日本人の曖昧さは他国の人にとって理解しにくいものだが、「良好な人間関係やチームワークを維持し、積極的なコミュニケーションの習慣を身につけるうえで重要です」と伝えた。
「今回の留学経験によって、快適圏から離れて未知の国で自律的に暮らすことや勉強をすること、そして問題に直面して解決することを通じて成長しました。これらすべてがより冷静かつ勇気ある行動へ導いてくれました」(王子芸さん)
修了証書の授与
3人の発表が終わり、佐藤理事より15期生一人ひとりに修了証書が授与された。その際、修了証書を受け取った留学生一人ずつに司会者から質問が投げかけられた。
最初に修了証書を授与されたのは、北海道の高校に留学した李青陽さん。「李青陽さんは音楽部でバイオリンや讃美歌の練習に励みましたが、音楽部での1番の思い出は?」との質問に、「一番はクリスマスコンサートです。バイオリンは難しくて、しかも2か月間しか習えませんでしたが、音楽部の友だちのおかげでハレルヤという曲をみんなで一緒に演奏することができました」と晴れやかに答えた。
東京の高校で留学生活を送った王嘉隆くんには、会場に彼を指導してくれた学校の先生が来場されていたこともあり、「先生に伝えたいことは?」の質問。
「先生がたの支えがあったからこそ、修了することができました。ありがとうございました」とお礼を述べた王嘉隆くん。さらに司会者から「先生に怒られたことはありましたか?」と質問されると、間髪入れず「はい、結構ありました」と答え、会場に笑いの渦が巻き起こった。
最後に修了証書が授与されたのは朱語晨さん。彼女は鹿児島県の高校で留学生活を過ごした。この日、会場にはホストファミリーのお母様が会場に駆けつけていた。その朱語晨さんに司会者から「ホストファミリーのお母様の思い出と、鹿児島弁で一言お願いします」とのオーダーが。
「ママさんはとても優しくて、いつも美味しい料理を食べさせてくれました。本当にありがたかったです」と話す。その間にお母様が涙を流している姿を見つけた朱語晨さんは思わず「ママ、泣かないでください。ママのこと大好きなので、中国に帰ってもまた日本に戻ります」と優しい言葉を投げかけた。そして最後に「ママ、これからも“キバレヤで”!(頑張ってください)」と鹿児島弁で元気よく声を上げた。
15期生一人ひとりが考えた「心連心」の意味
その後、10か月のプログラムを終えた15期生が、自らが考える「心連心」の意味について発表。

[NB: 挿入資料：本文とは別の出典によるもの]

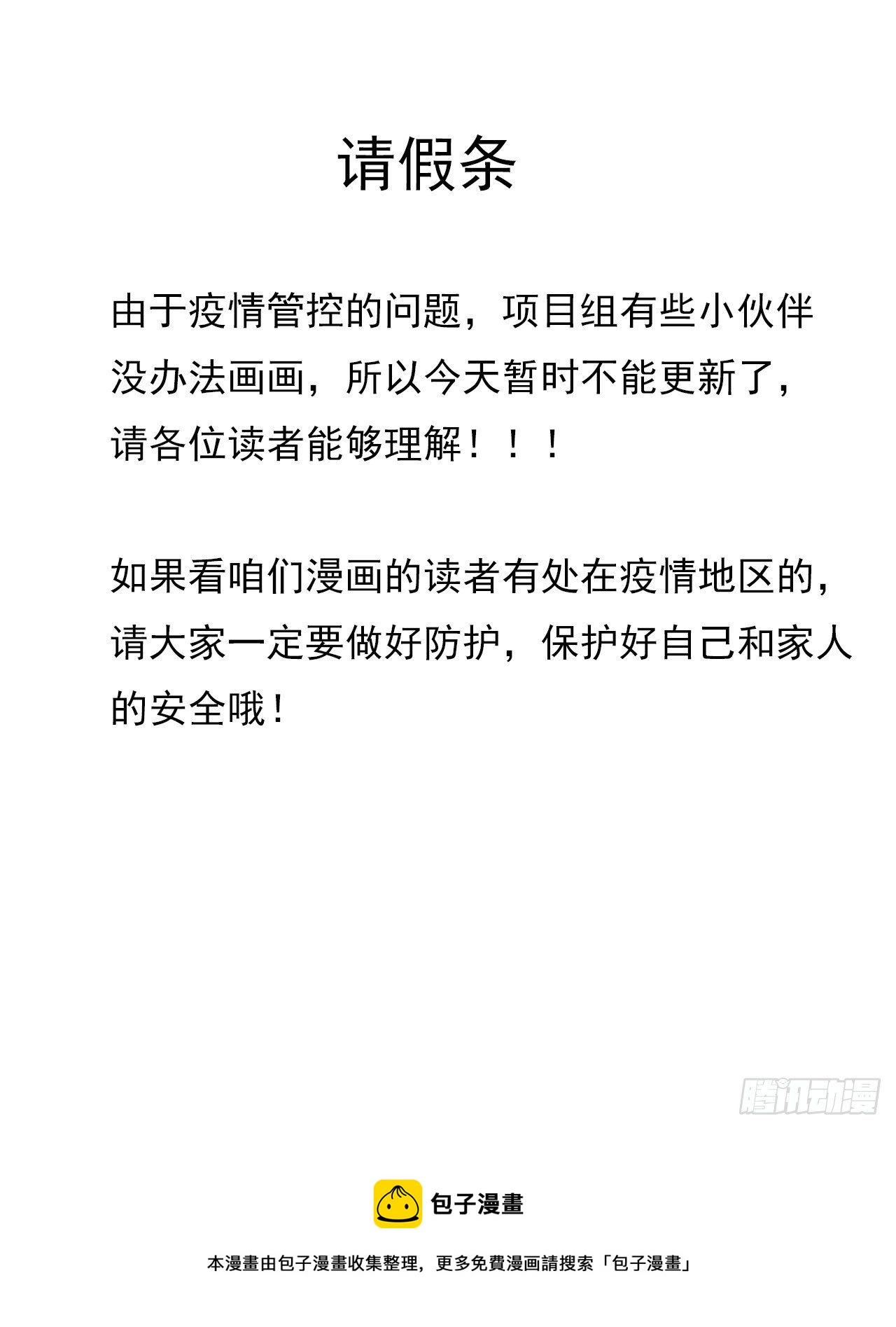 请假条-第114话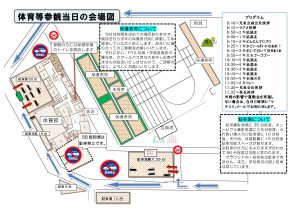 体育等参観日会場図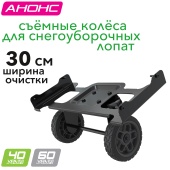 Съёмные колёса 2964207 для снегоуборочных лопат Greenworks 40V и 60V с шириной захвата 30 см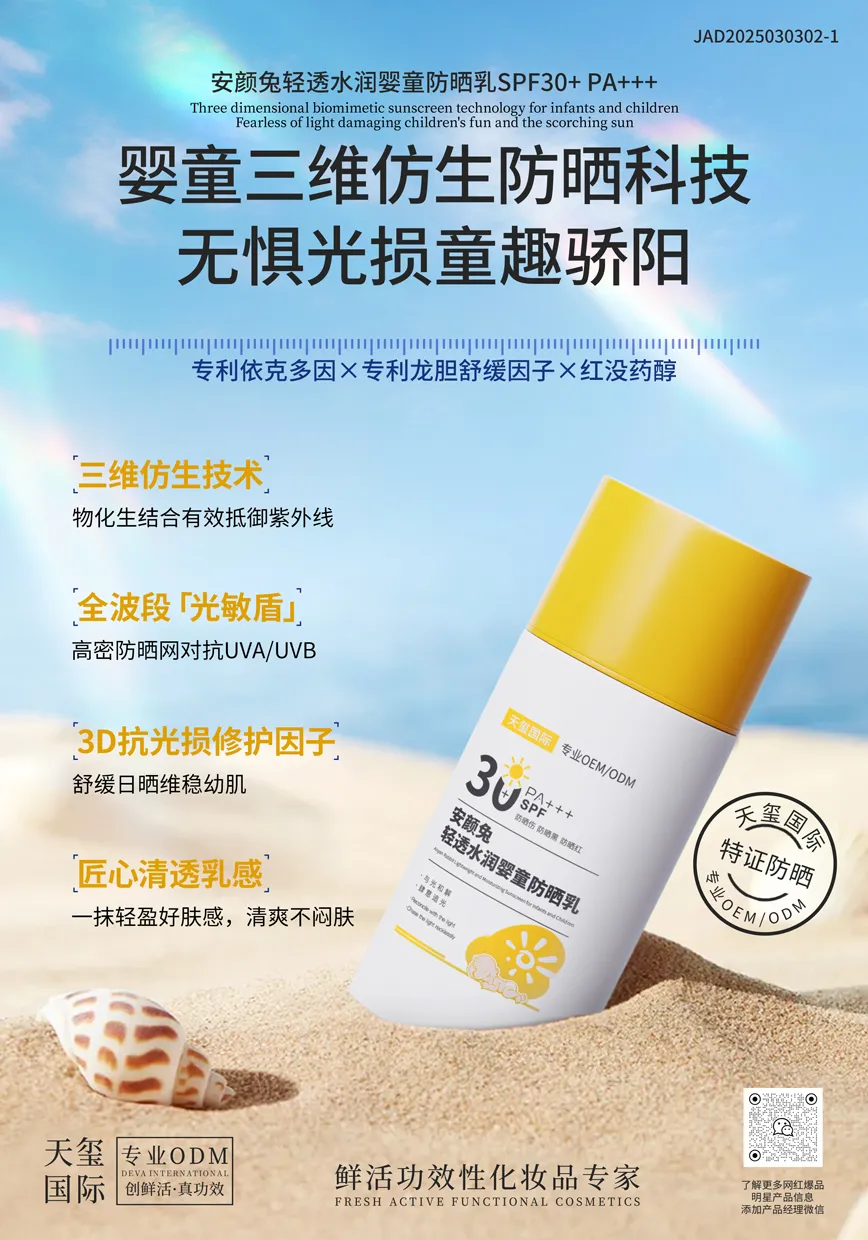 SPF30+PA+++安颜兔轻透水润婴童防晒乳OEM代加工 | 婴童物理防晒乳定制生产厂家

「日本に来る前は、互いの心を理解することだと考えていました。でもこの留学生活を通して、100パーセント理解することは難しいと思うようになった。心連心の意味は互いに理解することじゃなく、『理解しようとする心』だと思います。違いを認めることで平和な世界が作れると思います」(李青陽さん)
「人と人の間には心の壁がある。しかし出会う人とはご縁があるのだと思う。前世や前々々生に出会っていたからこそ、今出会えた。ご縁があることで心はつながるのだと思う」(劉斯恬さん)
「高校生は無邪気。だから心と心の壁を取り払うことができる。それが心連心の意味だと思う」(王嘉隆くん)
「お互いをより深く、理解すること。それが心連心。多様な心を理解するには、自分の見方を変える必要がある。そのために多様な人との交流が大切。心連心のプログラムはそのための多様な出会いを経験させてくれたので感謝です」(朱語晨さん)
実感を伴う考えを9名が語った後、招へい生代表として大分県の高校で留学生活を送った沈瑞麟くんが謝辞を述べた。
「この10か月は充実した時間でした。異なる国に住んでいる人々の考え方がこれほど違うと思いませんでしたが、忘れられない体験を与えてくださったみなさまに感謝します」
そして15期生は温かい拍手を受けながら退場。
深い感動を残して最終報告会は幕を閉じた。